Records of scene-based questions:
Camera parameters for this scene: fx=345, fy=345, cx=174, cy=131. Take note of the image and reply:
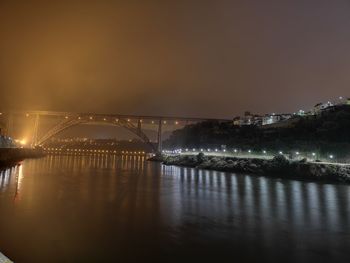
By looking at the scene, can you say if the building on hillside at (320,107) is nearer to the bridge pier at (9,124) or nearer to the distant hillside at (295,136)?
the distant hillside at (295,136)

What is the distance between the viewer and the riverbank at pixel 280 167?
3174 centimetres

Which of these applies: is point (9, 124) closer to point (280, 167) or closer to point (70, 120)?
point (70, 120)

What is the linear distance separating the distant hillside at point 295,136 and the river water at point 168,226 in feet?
71.3

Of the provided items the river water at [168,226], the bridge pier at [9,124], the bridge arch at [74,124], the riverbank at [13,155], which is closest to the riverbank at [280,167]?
the river water at [168,226]

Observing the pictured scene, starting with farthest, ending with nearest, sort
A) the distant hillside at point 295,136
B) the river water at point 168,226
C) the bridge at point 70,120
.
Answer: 1. the bridge at point 70,120
2. the distant hillside at point 295,136
3. the river water at point 168,226

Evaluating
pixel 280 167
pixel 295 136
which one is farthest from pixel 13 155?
pixel 295 136

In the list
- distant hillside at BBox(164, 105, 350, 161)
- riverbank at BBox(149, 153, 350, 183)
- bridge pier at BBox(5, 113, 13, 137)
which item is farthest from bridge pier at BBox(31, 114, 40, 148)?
riverbank at BBox(149, 153, 350, 183)

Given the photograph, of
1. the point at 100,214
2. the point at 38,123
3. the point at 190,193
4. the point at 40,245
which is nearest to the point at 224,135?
the point at 38,123

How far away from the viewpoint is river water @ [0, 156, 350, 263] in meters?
9.24

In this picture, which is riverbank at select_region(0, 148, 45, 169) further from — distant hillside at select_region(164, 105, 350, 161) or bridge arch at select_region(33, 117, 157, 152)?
distant hillside at select_region(164, 105, 350, 161)

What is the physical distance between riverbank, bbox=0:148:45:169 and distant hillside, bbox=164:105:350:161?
2946 centimetres

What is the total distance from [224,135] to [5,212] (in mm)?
52837

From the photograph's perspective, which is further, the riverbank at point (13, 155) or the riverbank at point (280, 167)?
the riverbank at point (13, 155)

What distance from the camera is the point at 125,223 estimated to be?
1270cm
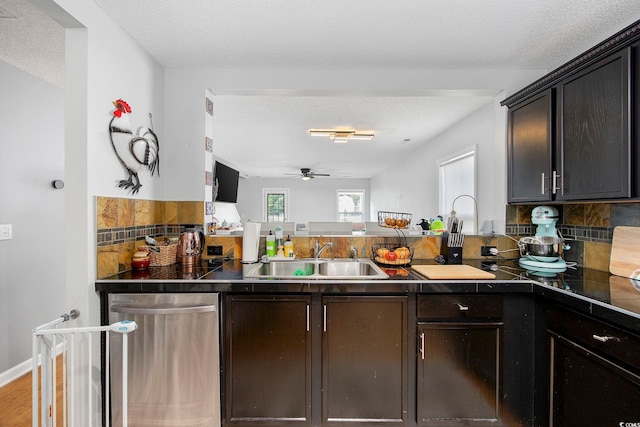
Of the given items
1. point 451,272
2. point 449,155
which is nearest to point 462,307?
point 451,272

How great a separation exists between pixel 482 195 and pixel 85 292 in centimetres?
309

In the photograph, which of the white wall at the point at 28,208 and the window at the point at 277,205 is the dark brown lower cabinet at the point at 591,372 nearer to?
the white wall at the point at 28,208

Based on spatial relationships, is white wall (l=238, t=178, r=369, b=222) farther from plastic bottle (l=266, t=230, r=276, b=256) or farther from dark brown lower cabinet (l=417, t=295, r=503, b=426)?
dark brown lower cabinet (l=417, t=295, r=503, b=426)

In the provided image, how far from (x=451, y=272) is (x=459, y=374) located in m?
0.53

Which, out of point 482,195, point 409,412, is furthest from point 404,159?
point 409,412

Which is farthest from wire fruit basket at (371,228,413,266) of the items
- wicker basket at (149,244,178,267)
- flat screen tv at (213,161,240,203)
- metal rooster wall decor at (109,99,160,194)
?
flat screen tv at (213,161,240,203)

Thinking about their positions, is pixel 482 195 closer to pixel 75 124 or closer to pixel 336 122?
pixel 336 122

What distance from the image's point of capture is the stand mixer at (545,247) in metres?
1.93

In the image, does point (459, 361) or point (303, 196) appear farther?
point (303, 196)

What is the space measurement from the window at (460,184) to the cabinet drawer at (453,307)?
1473mm

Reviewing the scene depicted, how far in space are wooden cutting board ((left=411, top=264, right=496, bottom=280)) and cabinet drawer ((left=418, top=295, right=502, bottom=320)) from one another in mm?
105

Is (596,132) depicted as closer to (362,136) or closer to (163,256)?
(163,256)

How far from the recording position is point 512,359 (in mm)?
1673

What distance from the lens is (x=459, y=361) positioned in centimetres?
166
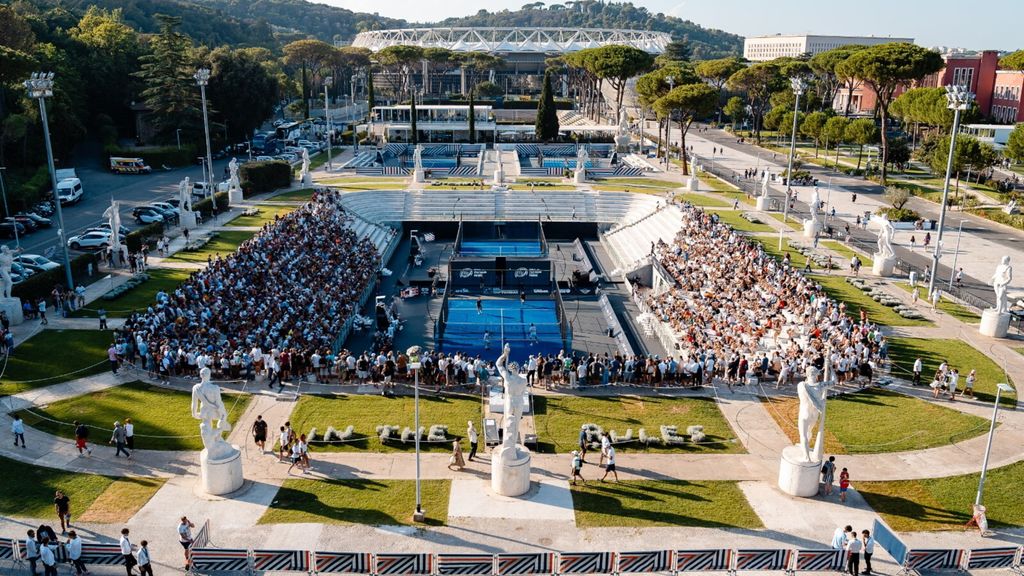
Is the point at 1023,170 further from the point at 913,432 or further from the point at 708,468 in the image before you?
the point at 708,468

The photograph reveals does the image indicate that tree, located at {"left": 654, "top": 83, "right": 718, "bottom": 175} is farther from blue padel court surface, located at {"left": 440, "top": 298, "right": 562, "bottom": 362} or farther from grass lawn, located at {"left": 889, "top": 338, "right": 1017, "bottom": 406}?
grass lawn, located at {"left": 889, "top": 338, "right": 1017, "bottom": 406}

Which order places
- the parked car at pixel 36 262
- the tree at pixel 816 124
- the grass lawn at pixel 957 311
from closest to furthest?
1. the grass lawn at pixel 957 311
2. the parked car at pixel 36 262
3. the tree at pixel 816 124

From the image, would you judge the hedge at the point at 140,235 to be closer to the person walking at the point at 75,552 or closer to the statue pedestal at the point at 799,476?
the person walking at the point at 75,552

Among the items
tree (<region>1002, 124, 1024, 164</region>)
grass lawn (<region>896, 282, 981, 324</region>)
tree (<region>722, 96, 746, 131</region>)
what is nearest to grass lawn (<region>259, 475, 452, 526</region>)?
grass lawn (<region>896, 282, 981, 324</region>)

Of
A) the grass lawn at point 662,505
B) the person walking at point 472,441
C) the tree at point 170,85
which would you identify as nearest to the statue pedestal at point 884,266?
the grass lawn at point 662,505

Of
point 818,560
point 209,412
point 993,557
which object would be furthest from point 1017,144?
point 209,412

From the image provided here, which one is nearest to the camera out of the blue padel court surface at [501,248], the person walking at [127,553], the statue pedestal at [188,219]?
the person walking at [127,553]

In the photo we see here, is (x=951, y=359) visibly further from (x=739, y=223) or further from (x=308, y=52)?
(x=308, y=52)

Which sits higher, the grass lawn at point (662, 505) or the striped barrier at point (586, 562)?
the striped barrier at point (586, 562)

REQUIREMENTS — Pictures stay out; repeat all the rest of the records exactly.

COMPLETED TASK —
Camera parameters for this scene: fx=345, fy=345, cx=174, cy=131. Take note of the image and reply:
By looking at the scene, can you say if the building on hillside at (320,107) is nearer to the bridge pier at (9,124) or nearer to the distant hillside at (295,136)?
the distant hillside at (295,136)

What is the distance between the viewer and the riverbank at pixel 280 167?
3174 centimetres

Which of these applies: is point (9, 124) closer to point (280, 167) or closer to point (70, 120)?
point (70, 120)

What is the linear distance separating the distant hillside at point 295,136 and the river water at point 168,226 in feet?
71.3

Of the provided items the river water at [168,226], the bridge pier at [9,124], the bridge arch at [74,124], the riverbank at [13,155], which is closest to the riverbank at [280,167]?
the river water at [168,226]

Observing the pictured scene, starting with farthest, ending with nearest, sort
A) the distant hillside at point 295,136
B) the river water at point 168,226
C) the bridge at point 70,120
.
Answer: 1. the bridge at point 70,120
2. the distant hillside at point 295,136
3. the river water at point 168,226

Evaluating
pixel 280 167
pixel 295 136
which one is farthest from pixel 13 155?
pixel 295 136

In the list
- distant hillside at BBox(164, 105, 350, 161)
- riverbank at BBox(149, 153, 350, 183)
- bridge pier at BBox(5, 113, 13, 137)
which item is farthest from bridge pier at BBox(31, 114, 40, 148)?
riverbank at BBox(149, 153, 350, 183)

Given the photograph, of
1. the point at 100,214
2. the point at 38,123
3. the point at 190,193
4. the point at 40,245
which is nearest to the point at 224,135?
the point at 38,123

How far away from the viewpoint is river water @ [0, 156, 350, 263] in meters?
9.24

In this picture, which is riverbank at select_region(0, 148, 45, 169) further from — distant hillside at select_region(164, 105, 350, 161) or bridge arch at select_region(33, 117, 157, 152)?
distant hillside at select_region(164, 105, 350, 161)

What is the physical distance between riverbank, bbox=0:148:45:169 and distant hillside, bbox=164:105:350:161?
2946 centimetres

What is the total distance from [224,135] to [5,212] (in mm)?
52837

From the photograph's perspective, which is further, the riverbank at point (13, 155) or the riverbank at point (280, 167)?
the riverbank at point (13, 155)

What distance from the camera is the point at 125,223 estimated to be?
1270cm
Of the given items
1. point 451,272
2. point 449,155
which is nearest to point 462,307?
point 451,272

How great a separation exists between pixel 482 195 and pixel 85 292 in centimetres?
309

In the photograph, which of the white wall at the point at 28,208 and the window at the point at 277,205 is the dark brown lower cabinet at the point at 591,372 nearer to?
the white wall at the point at 28,208

Based on spatial relationships, is white wall (l=238, t=178, r=369, b=222) farther from plastic bottle (l=266, t=230, r=276, b=256) or farther from dark brown lower cabinet (l=417, t=295, r=503, b=426)?
dark brown lower cabinet (l=417, t=295, r=503, b=426)

In the provided image, how far from (x=451, y=272) is (x=459, y=374) located in m?
0.53

Which, out of point 482,195, point 409,412, is furthest from point 404,159?
point 409,412

Which is farthest from wire fruit basket at (371,228,413,266) of the items
- wicker basket at (149,244,178,267)
- flat screen tv at (213,161,240,203)
- metal rooster wall decor at (109,99,160,194)
?
flat screen tv at (213,161,240,203)

Thinking about their positions, is pixel 482 195 closer to pixel 75 124 or closer to pixel 336 122?
pixel 336 122

What distance from the image's point of capture is the stand mixer at (545,247) in metres?
1.93

In the image, does point (459, 361) or point (303, 196) appear farther?
point (303, 196)

What is the space measurement from the window at (460,184) to the cabinet drawer at (453,307)?
1473mm

Reviewing the scene depicted, how far in space are wooden cutting board ((left=411, top=264, right=496, bottom=280)) and cabinet drawer ((left=418, top=295, right=502, bottom=320)) from one another in mm?
105

Is (596,132) depicted as closer to (362,136) or closer to (163,256)?
(163,256)

How far from the recording position is point 512,359 (in mm)?
1673

What distance from the lens is (x=459, y=361) positioned in centimetres?
166
Is the point at 1023,170 further from the point at 913,432 or further from the point at 708,468 in the image before you?
the point at 708,468

The photograph reveals does the image indicate that tree, located at {"left": 654, "top": 83, "right": 718, "bottom": 175} is farther from blue padel court surface, located at {"left": 440, "top": 298, "right": 562, "bottom": 362} or farther from grass lawn, located at {"left": 889, "top": 338, "right": 1017, "bottom": 406}?
grass lawn, located at {"left": 889, "top": 338, "right": 1017, "bottom": 406}

Which order places
- the parked car at pixel 36 262
- the tree at pixel 816 124
- the grass lawn at pixel 957 311
from closest to furthest?
1. the grass lawn at pixel 957 311
2. the parked car at pixel 36 262
3. the tree at pixel 816 124

From the image, would you judge the hedge at the point at 140,235 to be closer to the person walking at the point at 75,552 or closer to the statue pedestal at the point at 799,476?
the person walking at the point at 75,552

Among the items
tree (<region>1002, 124, 1024, 164</region>)
grass lawn (<region>896, 282, 981, 324</region>)
tree (<region>722, 96, 746, 131</region>)
what is nearest to grass lawn (<region>259, 475, 452, 526</region>)?
grass lawn (<region>896, 282, 981, 324</region>)

Of
A) the grass lawn at point 662,505
B) the person walking at point 472,441
C) the tree at point 170,85
which would you identify as nearest to the statue pedestal at point 884,266?
the grass lawn at point 662,505

Of
point 818,560
point 209,412
point 993,557
which object would be furthest from point 1017,144?
point 209,412

From the image provided here, which one is nearest to the camera out of the blue padel court surface at [501,248], the person walking at [127,553], the statue pedestal at [188,219]?
the person walking at [127,553]

In the photo we see here, is (x=951, y=359) visibly further from (x=739, y=223) or further from (x=308, y=52)?
(x=308, y=52)

Which sits higher, the grass lawn at point (662, 505) or the striped barrier at point (586, 562)?
the striped barrier at point (586, 562)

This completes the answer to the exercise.